Il s’agit là, pour moi, de la question principale à se poser… Les deuxièmes, troisièmes, quatrièmes générations de smartphone permettaient des flux d’informations croissants rendant possible par exemple de télécharger en peu de temps et regarder un film n’importe où. Est-ce un besoin ou du superflu ? Pouvions-nous vivre sans ? Peut-on maintenant s’en passer ? A quels nouveaux « besoins », les 5G et 6G pourraient encore répondre ? « Recevoir » un film sur son smartphone en 2 ou 3 secondes… Ici encore, des industriels et politiques créent un besoin qui n’existe pas. Ce n’est pas nouveau et s’inscrit dans la continuité des précédentes générations. Certes cela va augmenter la vitesse de téléchargement, le débit des communications et des connexions mais, à mon sens, ce « besoin » ne légitime en rien les conséquences citées précédemment. Ce n’est pas un choix, mais une dépendance construite, une course sans fin au « plus confortable ». Plus il y a de débit, moins il y a d’attente, plus on aura « envie » de consommer tout le temps, partout, en grande quantité et… on sera de plus en plus exigeant.

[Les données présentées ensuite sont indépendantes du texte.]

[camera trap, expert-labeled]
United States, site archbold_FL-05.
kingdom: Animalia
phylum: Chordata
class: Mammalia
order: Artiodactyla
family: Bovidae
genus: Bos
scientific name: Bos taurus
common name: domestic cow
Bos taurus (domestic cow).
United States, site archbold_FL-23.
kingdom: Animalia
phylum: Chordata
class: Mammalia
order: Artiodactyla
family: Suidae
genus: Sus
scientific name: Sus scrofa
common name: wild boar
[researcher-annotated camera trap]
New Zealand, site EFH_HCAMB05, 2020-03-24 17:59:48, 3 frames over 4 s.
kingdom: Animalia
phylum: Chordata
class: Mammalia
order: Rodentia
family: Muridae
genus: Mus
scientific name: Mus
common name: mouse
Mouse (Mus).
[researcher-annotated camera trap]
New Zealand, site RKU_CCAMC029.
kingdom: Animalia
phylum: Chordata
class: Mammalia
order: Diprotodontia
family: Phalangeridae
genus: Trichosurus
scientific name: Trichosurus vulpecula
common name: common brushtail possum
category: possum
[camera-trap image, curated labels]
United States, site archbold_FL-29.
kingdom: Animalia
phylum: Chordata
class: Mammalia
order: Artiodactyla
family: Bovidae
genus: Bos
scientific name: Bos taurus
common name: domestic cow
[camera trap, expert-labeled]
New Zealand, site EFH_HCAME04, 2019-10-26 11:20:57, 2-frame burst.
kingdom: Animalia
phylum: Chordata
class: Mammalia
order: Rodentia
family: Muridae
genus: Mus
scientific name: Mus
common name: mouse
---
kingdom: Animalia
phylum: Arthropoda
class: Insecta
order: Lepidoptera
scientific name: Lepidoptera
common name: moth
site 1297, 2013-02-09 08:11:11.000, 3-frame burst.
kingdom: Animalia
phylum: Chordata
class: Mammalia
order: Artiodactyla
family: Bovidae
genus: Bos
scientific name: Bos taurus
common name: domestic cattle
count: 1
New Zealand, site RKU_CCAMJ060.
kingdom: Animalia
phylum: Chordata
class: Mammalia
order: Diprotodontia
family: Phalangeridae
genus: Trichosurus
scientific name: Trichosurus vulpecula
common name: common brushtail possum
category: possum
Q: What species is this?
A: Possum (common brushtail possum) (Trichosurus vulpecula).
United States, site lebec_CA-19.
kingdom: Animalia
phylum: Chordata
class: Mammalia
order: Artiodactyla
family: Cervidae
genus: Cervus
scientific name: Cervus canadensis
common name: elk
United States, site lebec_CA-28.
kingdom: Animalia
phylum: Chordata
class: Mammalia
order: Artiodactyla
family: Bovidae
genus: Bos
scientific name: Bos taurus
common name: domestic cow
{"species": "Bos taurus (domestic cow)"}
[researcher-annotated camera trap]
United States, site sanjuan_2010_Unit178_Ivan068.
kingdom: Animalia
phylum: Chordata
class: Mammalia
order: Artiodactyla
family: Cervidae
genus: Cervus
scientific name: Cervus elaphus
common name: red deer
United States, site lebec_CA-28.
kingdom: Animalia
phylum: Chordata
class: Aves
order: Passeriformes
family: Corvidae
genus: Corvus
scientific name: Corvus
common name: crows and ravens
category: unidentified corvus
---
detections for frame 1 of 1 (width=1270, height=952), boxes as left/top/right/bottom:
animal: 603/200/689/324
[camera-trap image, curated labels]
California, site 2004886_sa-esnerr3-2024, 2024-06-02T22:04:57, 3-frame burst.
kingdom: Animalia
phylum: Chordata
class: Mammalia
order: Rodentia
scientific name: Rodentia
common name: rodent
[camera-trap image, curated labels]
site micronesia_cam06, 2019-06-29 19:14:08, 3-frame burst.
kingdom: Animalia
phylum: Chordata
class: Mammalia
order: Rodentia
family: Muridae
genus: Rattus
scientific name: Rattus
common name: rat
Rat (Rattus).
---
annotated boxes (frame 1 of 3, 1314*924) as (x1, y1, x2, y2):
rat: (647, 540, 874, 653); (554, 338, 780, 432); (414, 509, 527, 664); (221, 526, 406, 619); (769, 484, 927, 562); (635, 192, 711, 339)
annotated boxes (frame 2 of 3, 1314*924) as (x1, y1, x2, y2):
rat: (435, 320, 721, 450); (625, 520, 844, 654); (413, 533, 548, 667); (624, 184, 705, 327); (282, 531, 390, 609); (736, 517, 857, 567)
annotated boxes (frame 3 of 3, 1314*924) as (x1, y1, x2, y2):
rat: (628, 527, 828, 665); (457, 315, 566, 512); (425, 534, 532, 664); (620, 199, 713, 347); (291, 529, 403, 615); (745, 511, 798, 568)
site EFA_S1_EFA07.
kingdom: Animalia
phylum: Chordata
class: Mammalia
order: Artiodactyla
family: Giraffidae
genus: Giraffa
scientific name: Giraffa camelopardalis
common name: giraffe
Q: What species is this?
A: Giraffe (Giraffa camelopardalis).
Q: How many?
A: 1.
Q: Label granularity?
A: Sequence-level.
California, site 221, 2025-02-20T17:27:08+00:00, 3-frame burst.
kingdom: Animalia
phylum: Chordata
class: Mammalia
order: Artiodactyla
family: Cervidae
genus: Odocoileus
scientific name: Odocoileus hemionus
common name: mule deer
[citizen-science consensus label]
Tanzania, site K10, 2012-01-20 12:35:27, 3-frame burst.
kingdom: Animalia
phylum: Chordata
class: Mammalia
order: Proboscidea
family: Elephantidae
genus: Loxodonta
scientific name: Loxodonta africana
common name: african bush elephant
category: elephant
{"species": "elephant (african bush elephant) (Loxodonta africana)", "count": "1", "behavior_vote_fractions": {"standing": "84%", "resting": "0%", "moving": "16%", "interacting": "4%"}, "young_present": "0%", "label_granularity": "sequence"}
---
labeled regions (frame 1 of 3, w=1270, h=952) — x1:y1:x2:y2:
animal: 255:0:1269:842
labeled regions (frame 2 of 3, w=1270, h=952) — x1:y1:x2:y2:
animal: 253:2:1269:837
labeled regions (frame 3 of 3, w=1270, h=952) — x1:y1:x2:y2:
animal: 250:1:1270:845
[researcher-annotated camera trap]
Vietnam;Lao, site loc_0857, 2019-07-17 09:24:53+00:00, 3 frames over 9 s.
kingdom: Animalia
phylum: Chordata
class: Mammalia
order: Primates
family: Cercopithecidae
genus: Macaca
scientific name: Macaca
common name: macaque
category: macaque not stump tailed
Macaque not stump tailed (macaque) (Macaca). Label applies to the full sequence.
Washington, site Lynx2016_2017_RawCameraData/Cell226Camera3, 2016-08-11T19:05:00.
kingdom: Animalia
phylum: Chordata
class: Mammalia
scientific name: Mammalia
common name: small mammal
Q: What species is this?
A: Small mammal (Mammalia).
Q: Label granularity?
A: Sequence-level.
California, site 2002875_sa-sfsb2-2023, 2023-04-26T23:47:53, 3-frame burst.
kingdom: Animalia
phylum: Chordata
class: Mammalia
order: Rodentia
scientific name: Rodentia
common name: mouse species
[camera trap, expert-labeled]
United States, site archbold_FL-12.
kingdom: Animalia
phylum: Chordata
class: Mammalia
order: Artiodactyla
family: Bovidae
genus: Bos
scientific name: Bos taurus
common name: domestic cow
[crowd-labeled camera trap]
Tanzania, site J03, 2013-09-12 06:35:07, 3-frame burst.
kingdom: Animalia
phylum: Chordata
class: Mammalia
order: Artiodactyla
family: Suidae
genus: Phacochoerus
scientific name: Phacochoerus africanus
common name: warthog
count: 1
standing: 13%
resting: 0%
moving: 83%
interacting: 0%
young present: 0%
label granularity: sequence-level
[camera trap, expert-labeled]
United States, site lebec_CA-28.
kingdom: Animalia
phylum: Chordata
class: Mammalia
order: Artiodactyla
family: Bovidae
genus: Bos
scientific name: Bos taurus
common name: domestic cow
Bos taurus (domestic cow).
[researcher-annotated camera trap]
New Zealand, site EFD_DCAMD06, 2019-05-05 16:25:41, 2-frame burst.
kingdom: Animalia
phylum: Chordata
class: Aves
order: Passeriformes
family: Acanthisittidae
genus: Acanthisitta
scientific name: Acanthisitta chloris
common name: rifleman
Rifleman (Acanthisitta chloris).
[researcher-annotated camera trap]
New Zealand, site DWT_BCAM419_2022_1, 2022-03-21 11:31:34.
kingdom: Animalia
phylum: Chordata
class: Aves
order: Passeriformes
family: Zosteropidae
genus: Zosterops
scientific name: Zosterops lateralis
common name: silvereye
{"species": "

L’exemple médical, comme la télémédecine, est souvent mis en avant. Cette technologie serait une révolution en termes de vitesse de partage d’informations et d’opération à distance. C’est séduisant, on « aide » la santé. S’agit-il d’un besoin urgent et crucial face au contexte environnemental actuel ? Ma réponse est non. Mettons cet argent dans un hôpital de proximité plutôt que connecter un médecin à son patient à plusieurs kilomètres de lui. La voiture autonome, la maison connectée, la télémédecine… sont des « opportunités », des leurres pour justifier une course sans fin industrielle et économique. Ces faux « conforts » rendus possibles par la 5G et la 6G, ne sont « utiles » qu’à une petite partie de la population, celle qui est privilégiée et certains industriels. Les autres ? Soit elles.ils n’y ont pas accès sans dommage, soit elles.ils en subissent les conséquences proportionnellement plus négatives que positives. Au-delà des impacts environnementaux expliqués plus haut, comment voir du positif dans la dépendance créée auprès des familles les plus précarisées, où il ne serait pas « fun » pour le plus jeune d’avoir le dernier smartphone, au risque d’être la risée, de ne pas pouvoir télécharger vite et partout, comme les autres ? (y compris pour des devoirs à l’école) La part de ces achats (téléphone, abonnement, réparation, gadget, application…) dans le panier des personnes consommatrices augmente sans cesse. On leur impose un éternel changement de matériel de réception des communications, toujours plus coûteux. Dans quelle société veut-on vivre ? Une « smart city », une ville intelligente mais irréfléchie collectivement creusant encore plus les inégalités sociales ?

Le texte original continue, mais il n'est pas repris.